L’Africa viene così impoverita della sua migliore gioventù, visto che milioni di giovani laureati e diplomati decidono di emigrare in Europa, come accade per quei medici e paramedici africani che sono stati strutturati nel sistema sanitario inglese, per colmare i vistosi vuoti dell’organico nazionale. Questo fenomeno negativo dello spopolamento di classi agiate e professionalizzate è destinato a farsi sentire nel medio termine, soprattutto in quei Paesi africani che perdono laureati pur avendo un basso tasso di alfabetizzazione. In altri casi, come per l’autocratico Zimbabwe, l’emigrazione delle fasce più colte e benestanti rappresenta una protesta silenziosa contro il loro progressivo impoverimento a opera del regime. Del resto, osservando attentamente l’altra faccia della medaglia, è pur vero che statisticamente i diplomati africani sono sotto impiegati nei loro Paesi di origine, mentre una volta emigrati Oltreoceano rappresentano fonti primarie di approvvigionamento in valuta estera, grazie alle loro rimesse, per cui un giovane medico laureato invia in patria il doppio delle risorse investite per la sua formazione.

Il secondo, positivo aspetto della migrazione intellettuale africana è rappresentato dal fattore di “brain gain”, che offre cioè stimoli significativi per i giovani talenti ad acquisire nel proprio Paese un titolo di studio considerato “spendibile” sui mercati internazionali dei lavori ad alta professionalità. Questa diaspora dei cervelli, tra chi rimane e chi se ne va, è del tutto salutare, in quanto coloro che soggiornano a lungo all’estero si fanno portatori di valori alternativi a quelli praticati in molti regimi autocratici africani. Per di più, contribuendo con le loro rimesse al benessere economico interno, affrancano le proprie famiglie dalla dipendenza degli aiuti di Stato, dando una mano a sostenere l’opposizione interna nei regimi africani corrotti e clientelari.

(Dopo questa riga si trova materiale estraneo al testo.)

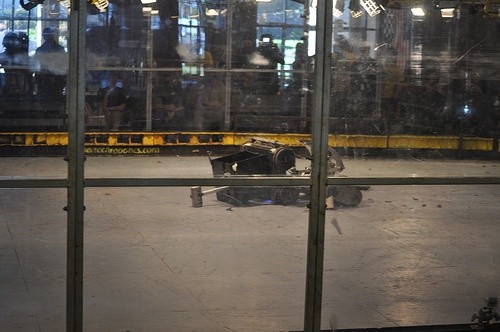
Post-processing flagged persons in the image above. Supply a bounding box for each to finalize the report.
[104,78,134,131]
[192,64,228,143]
[329,33,399,127]
[0,32,35,93]
[34,24,67,96]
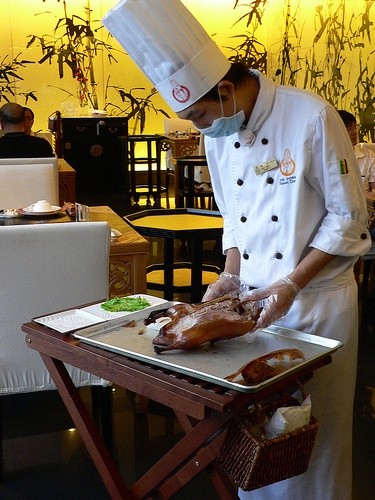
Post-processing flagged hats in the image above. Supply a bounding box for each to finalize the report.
[100,0,232,112]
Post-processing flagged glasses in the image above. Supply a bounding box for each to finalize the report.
[348,123,359,133]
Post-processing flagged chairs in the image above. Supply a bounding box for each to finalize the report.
[163,118,211,182]
[0,131,60,209]
[0,221,116,418]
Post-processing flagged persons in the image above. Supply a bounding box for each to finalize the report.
[22,107,51,144]
[102,0,372,499]
[0,103,54,158]
[336,111,375,192]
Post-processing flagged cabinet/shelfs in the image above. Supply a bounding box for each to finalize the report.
[174,156,216,212]
[124,205,226,304]
[125,132,166,207]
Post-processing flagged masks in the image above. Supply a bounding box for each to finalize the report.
[191,82,245,139]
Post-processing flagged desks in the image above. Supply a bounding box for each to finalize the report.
[23,296,338,499]
[1,206,149,296]
[58,159,79,206]
[156,131,200,157]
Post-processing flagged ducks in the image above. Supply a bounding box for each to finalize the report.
[144,294,263,354]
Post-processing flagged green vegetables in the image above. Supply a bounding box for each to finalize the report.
[100,297,150,312]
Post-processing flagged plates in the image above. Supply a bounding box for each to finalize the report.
[15,205,61,215]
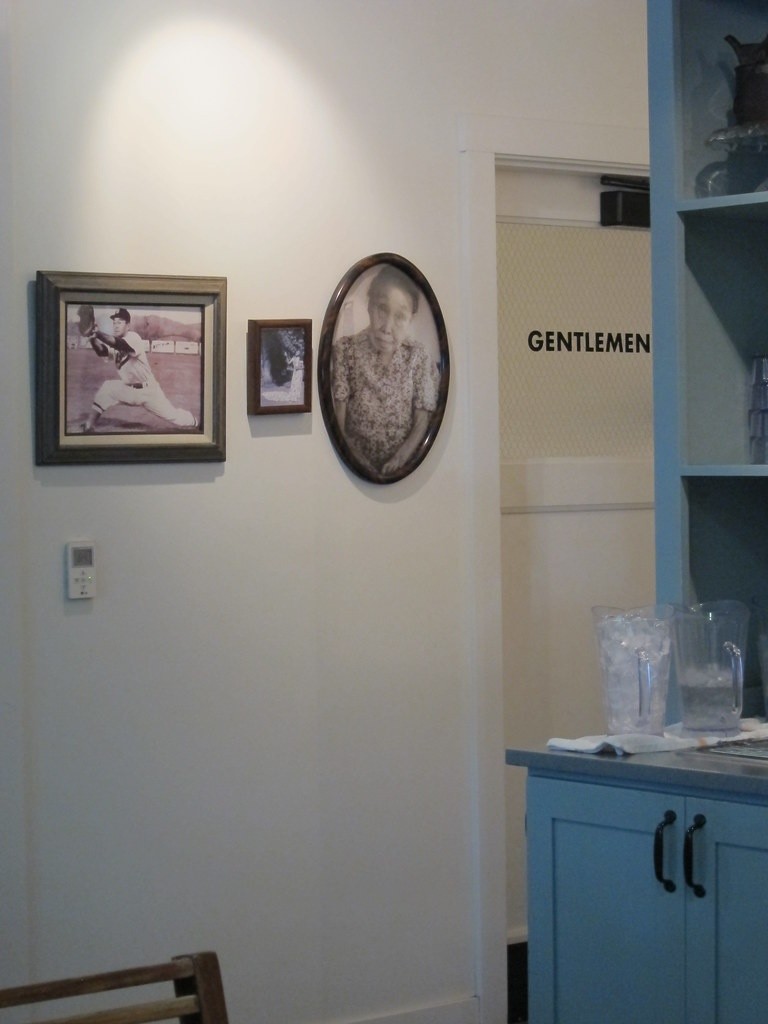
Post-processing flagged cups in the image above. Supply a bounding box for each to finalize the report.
[675,598,750,738]
[589,603,674,740]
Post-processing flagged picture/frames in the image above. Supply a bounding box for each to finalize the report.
[317,252,450,486]
[35,270,228,466]
[247,318,312,416]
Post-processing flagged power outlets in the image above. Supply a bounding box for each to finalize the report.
[67,540,97,600]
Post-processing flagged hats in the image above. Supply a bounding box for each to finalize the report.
[110,308,131,324]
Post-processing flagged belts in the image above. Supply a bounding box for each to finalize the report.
[125,383,149,388]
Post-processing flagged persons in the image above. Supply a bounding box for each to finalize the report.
[329,261,439,481]
[283,348,304,404]
[74,305,204,433]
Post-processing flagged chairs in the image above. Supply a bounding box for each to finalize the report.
[0,951,231,1024]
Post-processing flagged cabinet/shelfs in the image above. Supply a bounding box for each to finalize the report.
[648,2,768,738]
[504,729,768,1023]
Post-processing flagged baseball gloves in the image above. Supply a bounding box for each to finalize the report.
[76,305,96,336]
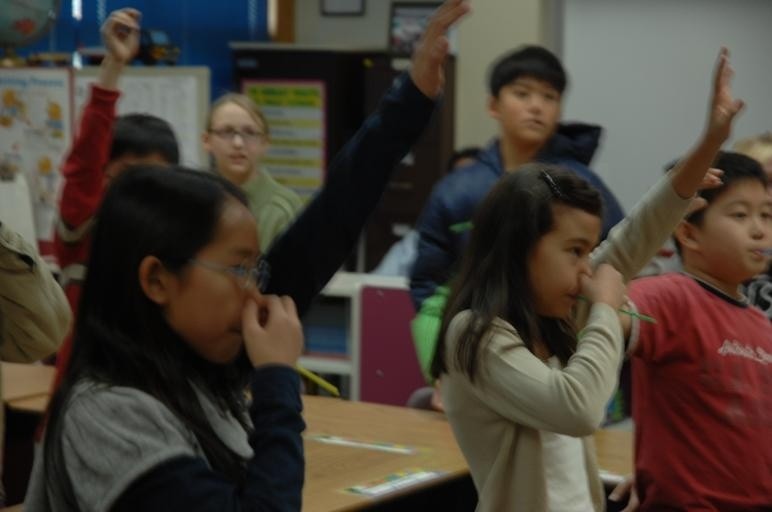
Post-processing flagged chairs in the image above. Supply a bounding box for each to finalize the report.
[348,274,430,409]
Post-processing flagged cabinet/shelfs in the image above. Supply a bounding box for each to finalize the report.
[229,40,457,404]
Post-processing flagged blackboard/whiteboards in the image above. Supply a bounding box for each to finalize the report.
[549,0,772,275]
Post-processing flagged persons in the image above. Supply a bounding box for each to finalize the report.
[34,8,180,452]
[429,47,745,512]
[408,44,626,316]
[605,152,772,512]
[202,93,303,255]
[732,131,772,320]
[0,221,73,365]
[23,0,472,511]
[373,147,480,277]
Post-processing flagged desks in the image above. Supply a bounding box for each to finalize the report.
[298,393,470,512]
[589,417,638,485]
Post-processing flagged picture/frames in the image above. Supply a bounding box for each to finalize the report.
[320,1,367,16]
[387,0,450,53]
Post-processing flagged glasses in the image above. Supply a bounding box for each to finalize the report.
[209,126,264,141]
[193,258,268,290]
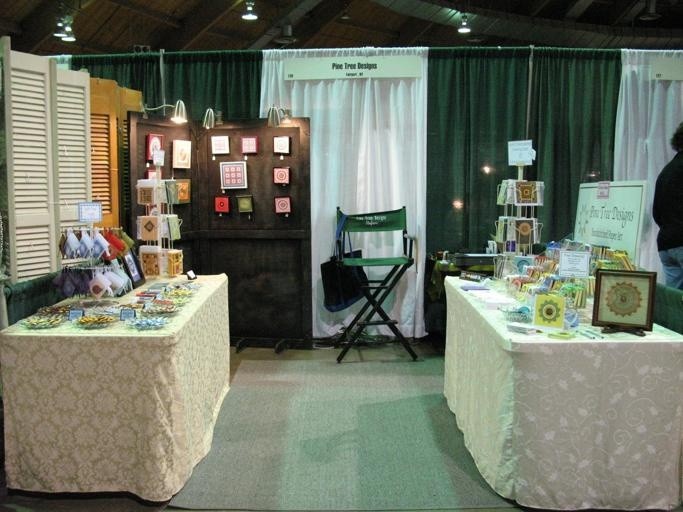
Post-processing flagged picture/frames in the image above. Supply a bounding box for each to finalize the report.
[142,132,292,218]
[589,268,660,333]
[120,247,147,291]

Così, sempre più spesso gli Stati africani sono chiamati a cogliere l’occasione del “brain gain” come una sorta di “marchio da esportazione”, per massimizzare i benefici dell’esodo dei propri “cervelli”, minimizzando i costi sostenuti per la loro formazione. Esemplare, in tal senso è l’accordo di scambio, sottoscritto tra Kenya e Germania, in cui Nairobi ha accettato di accelerare le pratiche di rientro dei propri migranti illegali, in cambio dell’aiuto di Berlino a formare in loco lavoratori regolari keniani, aventi titolo per l’espatrio, con corsi di lingua tedesca e di aggiornamento professionale. L’Africa, in particolare, dovrebbe seguire l’esempio sia dell’India, incoraggiando il rientro di lavoratori qualificati che si sono specializzati all’estero; sia delle Filippine che hanno utilizzato l’emigrazione di infermiere qualificate per investire parte delle loro rimesse nell’ampliamento dei posti disponibili nelle scuole nazionali di scienze infermieristiche. Ovviamente, le migrazioni massive dall’Africa preoccupano i governi occidentali a causa della reazione negativa delle loro opinioni pubbliche, come quella conservatrice americana che condivide la massima trumpiana, per cui “se importi terzo mondo, diventi tu terzo mondo”. In futuro, conterà la realtà dei fatti, tenuto conto che gli immigrati regolari negli Stati Uniti tendono a comportarsi molto meglio degli autoctoni, condividendo i valori americani di libertà e di opportunità. In futuro, non sarà, quindi, il colore della pelle a influenzare le migrazioni ma la loro “qualità”!